[Extracted records]
::::
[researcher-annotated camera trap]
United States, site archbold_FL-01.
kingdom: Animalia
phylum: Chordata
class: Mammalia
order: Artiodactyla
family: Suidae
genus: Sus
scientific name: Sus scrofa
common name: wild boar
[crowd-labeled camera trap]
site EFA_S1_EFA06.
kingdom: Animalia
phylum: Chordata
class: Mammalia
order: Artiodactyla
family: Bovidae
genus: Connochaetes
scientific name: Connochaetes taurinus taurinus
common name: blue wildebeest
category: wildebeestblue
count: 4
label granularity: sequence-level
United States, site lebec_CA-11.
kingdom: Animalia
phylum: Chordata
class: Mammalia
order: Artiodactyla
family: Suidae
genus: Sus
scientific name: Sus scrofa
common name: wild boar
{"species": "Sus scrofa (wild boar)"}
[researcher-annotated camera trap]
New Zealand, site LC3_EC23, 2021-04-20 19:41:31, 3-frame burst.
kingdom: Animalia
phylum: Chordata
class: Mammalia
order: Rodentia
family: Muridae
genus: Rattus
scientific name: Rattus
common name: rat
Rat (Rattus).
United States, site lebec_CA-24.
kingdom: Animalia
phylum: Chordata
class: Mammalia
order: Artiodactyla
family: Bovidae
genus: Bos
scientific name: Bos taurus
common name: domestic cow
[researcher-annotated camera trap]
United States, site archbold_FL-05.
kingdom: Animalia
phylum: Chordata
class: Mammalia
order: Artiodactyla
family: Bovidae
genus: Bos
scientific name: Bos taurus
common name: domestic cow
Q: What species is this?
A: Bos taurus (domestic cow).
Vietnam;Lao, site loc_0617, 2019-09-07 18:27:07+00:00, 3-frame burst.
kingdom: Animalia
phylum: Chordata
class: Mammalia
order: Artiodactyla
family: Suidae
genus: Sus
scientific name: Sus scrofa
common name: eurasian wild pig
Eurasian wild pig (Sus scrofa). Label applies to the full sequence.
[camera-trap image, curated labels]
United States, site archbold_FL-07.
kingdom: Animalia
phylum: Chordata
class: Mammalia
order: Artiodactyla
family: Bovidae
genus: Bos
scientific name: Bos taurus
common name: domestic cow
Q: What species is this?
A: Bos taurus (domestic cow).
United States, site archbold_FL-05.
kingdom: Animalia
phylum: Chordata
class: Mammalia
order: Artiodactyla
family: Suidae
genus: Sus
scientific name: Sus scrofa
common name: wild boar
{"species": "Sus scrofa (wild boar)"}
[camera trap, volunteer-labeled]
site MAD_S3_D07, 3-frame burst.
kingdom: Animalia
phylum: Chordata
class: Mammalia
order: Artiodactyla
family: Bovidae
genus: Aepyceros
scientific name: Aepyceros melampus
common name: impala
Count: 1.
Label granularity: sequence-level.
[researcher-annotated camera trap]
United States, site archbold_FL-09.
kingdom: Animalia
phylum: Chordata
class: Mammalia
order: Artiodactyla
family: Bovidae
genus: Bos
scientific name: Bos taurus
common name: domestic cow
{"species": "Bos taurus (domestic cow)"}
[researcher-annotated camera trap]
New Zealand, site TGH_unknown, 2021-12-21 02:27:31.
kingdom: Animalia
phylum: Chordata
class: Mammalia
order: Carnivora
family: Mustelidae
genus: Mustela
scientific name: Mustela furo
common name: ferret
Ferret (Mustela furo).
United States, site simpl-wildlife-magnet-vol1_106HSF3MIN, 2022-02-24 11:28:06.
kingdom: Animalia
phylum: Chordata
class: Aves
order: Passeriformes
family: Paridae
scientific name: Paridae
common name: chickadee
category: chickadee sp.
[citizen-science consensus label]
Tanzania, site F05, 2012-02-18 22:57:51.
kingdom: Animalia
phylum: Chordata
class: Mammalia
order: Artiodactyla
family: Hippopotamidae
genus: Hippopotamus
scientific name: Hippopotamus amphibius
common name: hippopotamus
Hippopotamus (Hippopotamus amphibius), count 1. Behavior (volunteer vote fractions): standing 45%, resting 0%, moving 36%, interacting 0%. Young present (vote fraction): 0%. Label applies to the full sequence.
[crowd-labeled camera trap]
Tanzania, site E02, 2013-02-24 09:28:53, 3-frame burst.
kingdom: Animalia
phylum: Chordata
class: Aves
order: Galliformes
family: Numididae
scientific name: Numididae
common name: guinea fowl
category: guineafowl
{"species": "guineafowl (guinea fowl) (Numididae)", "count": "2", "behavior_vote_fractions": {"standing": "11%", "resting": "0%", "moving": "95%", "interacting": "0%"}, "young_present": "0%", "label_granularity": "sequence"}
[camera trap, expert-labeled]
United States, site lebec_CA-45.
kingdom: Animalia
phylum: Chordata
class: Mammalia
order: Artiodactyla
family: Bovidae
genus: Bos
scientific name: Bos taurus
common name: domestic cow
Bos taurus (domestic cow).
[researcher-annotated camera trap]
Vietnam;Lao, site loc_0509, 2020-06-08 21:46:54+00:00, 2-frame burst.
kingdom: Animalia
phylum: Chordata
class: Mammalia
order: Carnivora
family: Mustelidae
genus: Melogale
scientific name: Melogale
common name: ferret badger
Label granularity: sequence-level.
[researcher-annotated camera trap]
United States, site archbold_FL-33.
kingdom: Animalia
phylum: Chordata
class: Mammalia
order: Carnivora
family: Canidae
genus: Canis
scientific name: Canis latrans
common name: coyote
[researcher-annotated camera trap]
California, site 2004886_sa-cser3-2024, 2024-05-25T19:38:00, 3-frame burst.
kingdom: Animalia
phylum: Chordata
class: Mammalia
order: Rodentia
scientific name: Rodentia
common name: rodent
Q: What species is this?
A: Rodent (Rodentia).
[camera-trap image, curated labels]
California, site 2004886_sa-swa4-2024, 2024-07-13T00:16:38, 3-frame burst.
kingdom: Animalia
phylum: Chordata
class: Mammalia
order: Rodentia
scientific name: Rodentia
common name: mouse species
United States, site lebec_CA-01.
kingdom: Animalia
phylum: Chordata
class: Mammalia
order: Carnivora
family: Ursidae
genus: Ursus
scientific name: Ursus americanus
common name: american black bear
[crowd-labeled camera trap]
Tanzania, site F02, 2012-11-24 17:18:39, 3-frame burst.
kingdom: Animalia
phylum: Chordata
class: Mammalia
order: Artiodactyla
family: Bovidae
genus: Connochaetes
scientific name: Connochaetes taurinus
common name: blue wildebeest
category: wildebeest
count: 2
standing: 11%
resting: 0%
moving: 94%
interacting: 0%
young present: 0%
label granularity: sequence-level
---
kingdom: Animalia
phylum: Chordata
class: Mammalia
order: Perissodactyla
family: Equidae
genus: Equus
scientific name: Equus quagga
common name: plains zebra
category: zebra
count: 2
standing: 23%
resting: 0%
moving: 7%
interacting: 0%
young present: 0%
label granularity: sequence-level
::::
## TASK BRIEF
Each record above should be given again exactly as it appears.

## TASK SOLUTION
[researcher-annotated camera trap]
United States, site archbold_FL-01.
kingdom: Animalia
phylum: Chordata
class: Mammalia
order: Artiodactyla
family: Suidae
genus: Sus
scientific name: Sus scrofa
common name: wild boar
[crowd-labeled camera trap]
site EFA_S1_EFA06.
kingdom: Animalia
phylum: Chordata
class: Mammalia
order: Artiodactyla
family: Bovidae
genus: Connochaetes
scientific name: Connochaetes taurinus taurinus
common name: blue wildebeest
category: wildebeestblue
count: 4
label granularity: sequence-level
United States, site lebec_CA-11.
kingdom: Animalia
phylum: Chordata
class: Mammalia
order: Artiodactyla
family: Suidae
genus: Sus
scientific name: Sus scrofa
common name: wild boar
{"species": "Sus scrofa (wild boar)"}
[researcher-annotated camera trap]
New Zealand, site LC3_EC23, 2021-04-20 19:41:31, 3-frame burst.
kingdom: Animalia
phylum: Chordata
class: Mammalia
order: Rodentia
family: Muridae
genus: Rattus
scientific name: Rattus
common name: rat
Rat (Rattus).
United States, site lebec_CA-24.
kingdom: Animalia
phylum: Chordata
class: Mammalia
order: Artiodactyla
family: Bovidae
genus: Bos
scientific name: Bos taurus
common name: domestic cow
[researcher-annotated camera trap]
United States, site archbold_FL-05.
kingdom: Animalia
phylum: Chordata
class: Mammalia
order: Artiodactyla
family: Bovidae
genus: Bos
scientific name: Bos taurus
common name: domestic cow
Q: What species is this?
A: Bos taurus (domestic cow).
Vietnam;Lao, site loc_0617, 2019-09-07 18:27:07+00:00, 3-frame burst.
kingdom: Animalia
phylum: Chordata
class: Mammalia
order: Artiodactyla
family: Suidae
genus: Sus
scientific name: Sus scrofa
common name: eurasian wild pig
Eurasian wild pig (Sus scrofa). Label applies to the full sequence.
[camera-trap image, curated labels]
United States, site archbold_FL-07.
kingdom: Animalia
phylum: Chordata
class: Mammalia
order: Artiodactyla
family: Bovidae
genus: Bos
scientific name: Bos taurus
common name: domestic cow
Q: What species is this?
A: Bos taurus (domestic cow).
United States, site archbold_FL-05.
kingdom: Animalia
phylum: Chordata
class: Mammalia
order: Artiodactyla
family: Suidae
genus: Sus
scientific name: Sus scrofa
common name: wild boar
{"species": "Sus scrofa (wild boar)"}
[camera trap, volunteer-labeled]
site MAD_S3_D07, 3-frame burst.
kingdom: Animalia
phylum: Chordata
class: Mammalia
order: Artiodactyla
family: Bovidae
genus: Aepyceros
scientific name: Aepyceros melampus
common name: impala
Count: 1.
Label granularity: sequence-level.
[researcher-annotated camera trap]
United States, site archbold_FL-09.
kingdom: Animalia
phylum: Chordata
class: Mammalia
order: Artiodactyla
family: Bovidae
genus: Bos
scientific name: Bos taurus
common name: domestic cow
{"species": "Bos taurus (domestic cow)"}
[researcher-annotated camera trap]
New Zealand, site TGH_unknown, 2021-12-21 02:27:31.
kingdom: Animalia
phylum: Chordata
class: Mammalia
order: Carnivora
family: Mustelidae
genus: Mustela
scientific name: Mustela furo
common name: ferret
Ferret (Mustela furo).
United States, site simpl-wildlife-magnet-vol1_106HSF3MIN, 2022-02-24 11:28:06.
kingdom: Animalia
phylum: Chordata
class: Aves
order: Passeriformes
family: Paridae
scientific name: Paridae
common name: chickadee
category: chickadee sp.
[citizen-science consensus label]
Tanzania, site F05, 2012-02-18 22:57:51.
kingdom: Animalia
phylum: Chordata
class: Mammalia
order: Artiodactyla
family: Hippopotamidae
genus: Hippopotamus
scientific name: Hippopotamus amphibius
common name: hippopotamus
Hippopotamus (Hippopotamus amphibius), count 1. Behavior (volunteer vote fractions): standing 45%, resting 0%, moving 36%, interacting 0%. Young present (vote fraction): 0%. Label applies to the full sequence.
[crowd-labeled camera trap]
Tanzania, site E02, 2013-02-24 09:28:53, 3-frame burst.
kingdom: Animalia
phylum: Chordata
class: Aves
order: Galliformes
family: Numididae
scientific name: Numididae
common name: guinea fowl
category: guineafowl
{"species": "guineafowl (guinea fowl) (Numididae)", "count": "2", "behavior_vote_fractions": {"standing": "11%", "resting": "0%", "moving": "95%", "interacting": "0%"}, "young_present": "0%", "label_granularity": "sequence"}
[camera trap, expert-labeled]
United States, site lebec_CA-45.
kingdom: Animalia
phylum: Chordata
class: Mammalia
order: Artiodactyla
family: Bovidae
genus: Bos
scientific name: Bos taurus
common name: domestic cow
Bos taurus (domestic cow).
[researcher-annotated camera trap]
Vietnam;Lao, site loc_0509, 2020-06-08 21:46:54+00:00, 2-frame burst.
kingdom: Animalia
phylum: Chordata
class: Mammalia
order: Carnivora
family: Mustelidae
genus: Melogale
scientific name: Melogale
common name: ferret badger
Label granularity: sequence-level.
[researcher-annotated camera trap]
United States, site archbold_FL-33.
kingdom: Animalia
phylum: Chordata
class: Mammalia
order: Carnivora
family: Canidae
genus: Canis
scientific name: Canis latrans
common name: coyote
[researcher-annotated camera trap]
California, site 2004886_sa-cser3-2024, 2024-05-25T19:38:00, 3-frame burst.
kingdom: Animalia
phylum: Chordata
class: Mammalia
order: Rodentia
scientific name: Rodentia
common name: rodent
Q: What species is this?
A: Rodent (Rodentia).
[camera-trap image, curated labels]
California, site 2004886_sa-swa4-2024, 2024-07-13T00:16:38, 3-frame burst.
kingdom: Animalia
phylum: Chordata
class: Mammalia
order: Rodentia
scientific name: Rodentia
common name: mouse species
United States, site lebec_CA-01.
kingdom: Animalia
phylum: Chordata
class: Mammalia
order: Carnivora
family: Ursidae
genus: Ursus
scientific name: Ursus americanus
common name: american black bear
[crowd-labeled camera trap]
Tanzania, site F02, 2012-11-24 17:18:39, 3-frame burst.
kingdom: Animalia
phylum: Chordata
class: Mammalia
order: Artiodactyla
family: Bovidae
genus: Connochaetes
scientific name: Connochaetes taurinus
common name: blue wildebeest
category: wildebeest
count: 2
standing: 11%
resting: 0%
moving: 94%
interacting: 0%
young present: 0%
label granularity: sequence-level
---
kingdom: Animalia
phylum: Chordata
class: Mammalia
order: Perissodactyla
family: Equidae
genus: Equus
scientific name: Equus quagga
common name: plains zebra
category: zebra
count: 2
standing: 23%
resting: 0%
moving: 7%
interacting: 0%
young present: 0%
label granularity: sequence-level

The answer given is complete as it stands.